▶ _Document extract_:
• • • • •

Is It Difficult to Close a Private Limited Company?

The difficulty depends almost entirely on the company’s financial position and compliance history. A company with no liabilities, current filings, and closed bank accounts can complete the strike-off process in under six months at modest cost. A company with outstanding statutory dues, creditor disputes, or assets in multiple jurisdictions may face a winding-up process extending to two years or more, with substantially higher legal and administrative costs.

Strike Off vs Winding Up in India, Comparison Table

Criteria Strike-Off (STK-2) Winding Up (Voluntary / NCLT)
When appropriate Dormant or inactive company; no liabilities or all liabilities extinguished When liabilities exist, creditors to be paid, or company is insolvent; NCLT for creditor petitions
Governing provisions Section 248, Companies Act 2013; Rules 2016; Form STK-2 Sections 270–365, Companies Act 2013; NCLT Rules
Typical timeline 3–6 months (subject to ROC/C‑PACE objections) Voluntary: 6–12 months; NCLT: 6–24+ months (complex cases)
Approximate cost range Lower, statutory fees plus professional fees (typically ₹8,000–₹25,000 all-inclusive for simple cases, based on market signals) Substantially higher, liquidator fees, NCLT filing fees, legal costs (₹50,000–₹5,00,000+ depending on complexity)
Creditor consent required Not formally required, but creditors may object during the 30-day notice period Yes, creditors are active participants in the liquidation process
Director liability after dissolution Liabilities continue; enforcement possible under s.248(7) Liquidation provides statutory distribution; directors investigated for fraud or undischarged liabilities
Restoration risk Company may be restored to the register by the NCLT within 20 years under s.252 Dissolution by NCLT order is generally final, subject to limited restoration provisions

Cost Comparison: Strike-Off vs Winding Up vs Share Sale

For founders asking what the cheapest way to close a Ltd company is, the answer is almost always voluntary strike-off, provided the company is eligible. A share sale avoids closure costs entirely but transfers (rather than extinguishes) liability. Winding up is the most expensive route due to liquidator and tribunal fees, and is reserved for situations where the company’s financial position makes strike-off legally impermissible.

Private Limited Company Closure Fees, Costs and Professional Fees

The total cost of closing a private limited company in India varies significantly depending on the route chosen, the company’s authorised capital, and whether professional intermediaries are engaged. The following table summarises the main cost components based on statutory fee schedules and market fee signals from compliance service providers.

• • • • •

▶ _Records shown_:
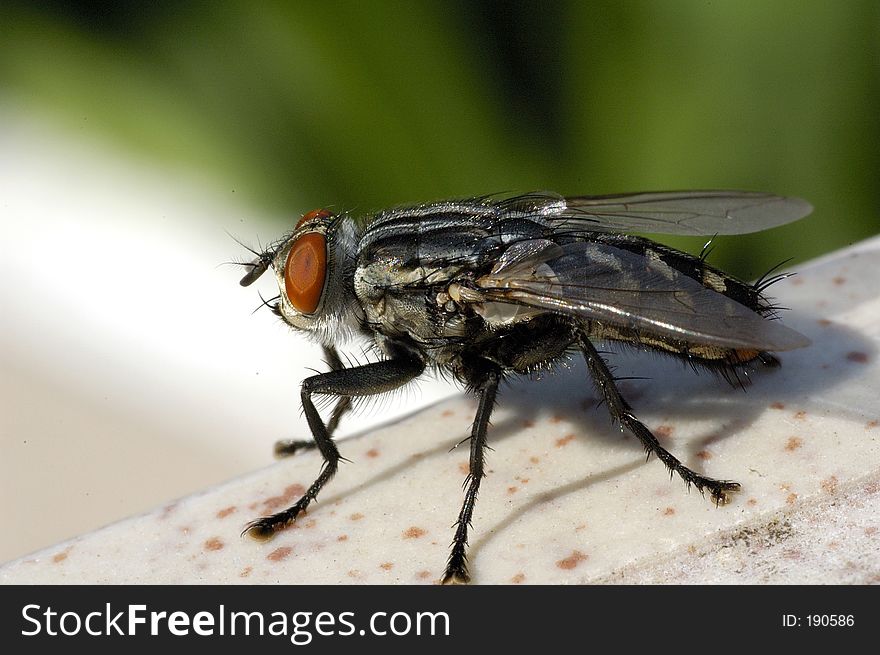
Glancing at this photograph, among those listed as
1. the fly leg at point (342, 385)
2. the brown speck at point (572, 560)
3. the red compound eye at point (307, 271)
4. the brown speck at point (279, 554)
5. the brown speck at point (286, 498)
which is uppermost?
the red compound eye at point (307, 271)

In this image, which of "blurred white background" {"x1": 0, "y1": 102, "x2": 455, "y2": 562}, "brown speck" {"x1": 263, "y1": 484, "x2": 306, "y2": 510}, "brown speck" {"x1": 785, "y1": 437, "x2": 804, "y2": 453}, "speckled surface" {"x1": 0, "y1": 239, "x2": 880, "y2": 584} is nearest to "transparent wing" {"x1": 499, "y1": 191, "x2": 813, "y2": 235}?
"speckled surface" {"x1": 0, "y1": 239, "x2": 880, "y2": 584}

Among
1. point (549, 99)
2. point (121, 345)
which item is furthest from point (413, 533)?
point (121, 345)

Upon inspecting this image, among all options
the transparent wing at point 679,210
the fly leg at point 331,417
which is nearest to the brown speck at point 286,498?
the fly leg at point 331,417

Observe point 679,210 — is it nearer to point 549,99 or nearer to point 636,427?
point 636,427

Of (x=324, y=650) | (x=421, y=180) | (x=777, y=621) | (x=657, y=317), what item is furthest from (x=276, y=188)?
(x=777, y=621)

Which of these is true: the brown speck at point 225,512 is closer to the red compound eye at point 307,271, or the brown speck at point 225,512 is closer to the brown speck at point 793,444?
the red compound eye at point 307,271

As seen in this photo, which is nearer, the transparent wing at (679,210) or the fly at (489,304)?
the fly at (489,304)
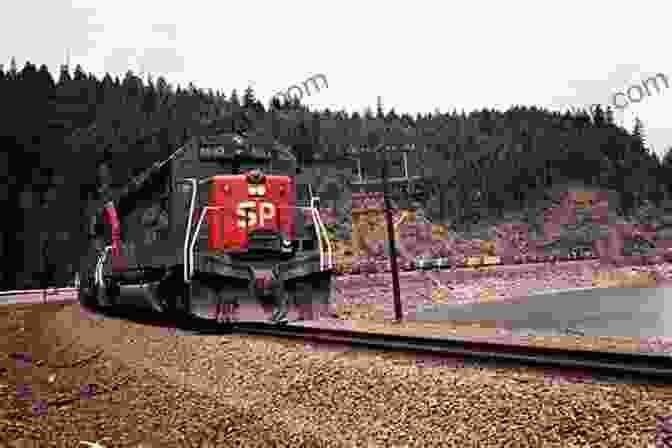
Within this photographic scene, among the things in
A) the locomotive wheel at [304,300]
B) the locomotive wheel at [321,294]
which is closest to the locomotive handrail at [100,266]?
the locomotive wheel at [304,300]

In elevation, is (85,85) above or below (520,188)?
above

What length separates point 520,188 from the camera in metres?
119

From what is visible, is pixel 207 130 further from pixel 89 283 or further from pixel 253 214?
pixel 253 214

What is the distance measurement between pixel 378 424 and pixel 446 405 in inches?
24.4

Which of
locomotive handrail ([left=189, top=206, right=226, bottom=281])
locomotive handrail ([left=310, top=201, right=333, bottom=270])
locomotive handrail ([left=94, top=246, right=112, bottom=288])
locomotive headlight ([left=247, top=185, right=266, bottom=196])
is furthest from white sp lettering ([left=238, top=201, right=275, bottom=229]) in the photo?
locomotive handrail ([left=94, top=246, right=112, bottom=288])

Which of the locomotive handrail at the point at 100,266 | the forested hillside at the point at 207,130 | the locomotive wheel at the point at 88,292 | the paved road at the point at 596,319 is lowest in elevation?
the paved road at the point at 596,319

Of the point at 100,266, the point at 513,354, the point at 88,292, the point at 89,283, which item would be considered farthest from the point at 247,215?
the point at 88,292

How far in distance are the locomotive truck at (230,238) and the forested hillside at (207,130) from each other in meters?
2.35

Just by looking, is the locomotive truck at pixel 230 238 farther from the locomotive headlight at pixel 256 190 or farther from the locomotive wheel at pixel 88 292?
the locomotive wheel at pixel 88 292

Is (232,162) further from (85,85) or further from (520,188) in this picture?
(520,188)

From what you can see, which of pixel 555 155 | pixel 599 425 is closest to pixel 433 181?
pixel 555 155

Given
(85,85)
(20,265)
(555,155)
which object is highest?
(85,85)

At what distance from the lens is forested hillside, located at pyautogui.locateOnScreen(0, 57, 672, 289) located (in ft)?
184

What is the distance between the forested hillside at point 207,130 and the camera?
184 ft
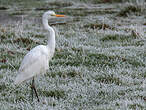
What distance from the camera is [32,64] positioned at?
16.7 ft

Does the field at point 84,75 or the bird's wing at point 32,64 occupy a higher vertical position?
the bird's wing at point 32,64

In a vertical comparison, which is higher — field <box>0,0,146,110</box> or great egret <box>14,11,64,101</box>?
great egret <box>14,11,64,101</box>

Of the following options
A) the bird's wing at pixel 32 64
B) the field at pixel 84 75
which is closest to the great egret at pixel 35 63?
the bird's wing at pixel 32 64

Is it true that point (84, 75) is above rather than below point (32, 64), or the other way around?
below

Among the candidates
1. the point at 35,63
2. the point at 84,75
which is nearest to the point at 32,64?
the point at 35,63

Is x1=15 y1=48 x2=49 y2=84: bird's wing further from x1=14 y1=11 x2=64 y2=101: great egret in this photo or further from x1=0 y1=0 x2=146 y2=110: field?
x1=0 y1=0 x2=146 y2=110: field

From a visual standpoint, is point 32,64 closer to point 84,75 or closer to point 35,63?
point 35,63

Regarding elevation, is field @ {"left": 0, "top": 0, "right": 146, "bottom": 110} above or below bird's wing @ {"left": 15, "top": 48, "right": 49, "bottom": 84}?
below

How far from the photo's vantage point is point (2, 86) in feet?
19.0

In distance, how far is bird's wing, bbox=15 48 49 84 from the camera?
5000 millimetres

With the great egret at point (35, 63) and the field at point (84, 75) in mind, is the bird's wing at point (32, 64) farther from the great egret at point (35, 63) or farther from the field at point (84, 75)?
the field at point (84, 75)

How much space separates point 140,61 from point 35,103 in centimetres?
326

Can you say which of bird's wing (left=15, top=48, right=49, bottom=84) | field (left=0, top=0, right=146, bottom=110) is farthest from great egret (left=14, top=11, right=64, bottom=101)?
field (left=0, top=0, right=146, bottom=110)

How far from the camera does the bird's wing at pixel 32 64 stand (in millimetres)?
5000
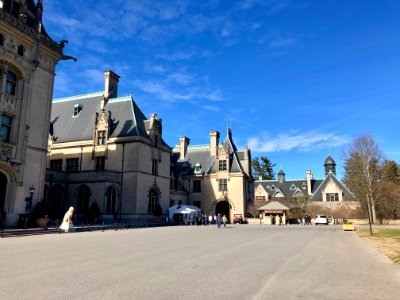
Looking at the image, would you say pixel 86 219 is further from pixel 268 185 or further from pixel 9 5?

• • • • •

▶ _Problems and tasks_:
1. Which criteria does the comparison table in the company closure text use to set strike-off against winding up?
2. Which lines in the rows contain the word "nearer"? List each of them.
The company closure text and the rows have no connection to each other.

▶ _Results in order_:
1.
- When appropriate
- Governing provisions
- Typical timeline
- Approximate cost range
- Creditor consent required
- Director liability after dissolution
- Restoration risk

2.
Observe point 679,210 — is it nearer to point 549,99 or nearer to point 636,427?
As seen in this photo, which is nearer, the transparent wing at (679,210) or the fly at (489,304)?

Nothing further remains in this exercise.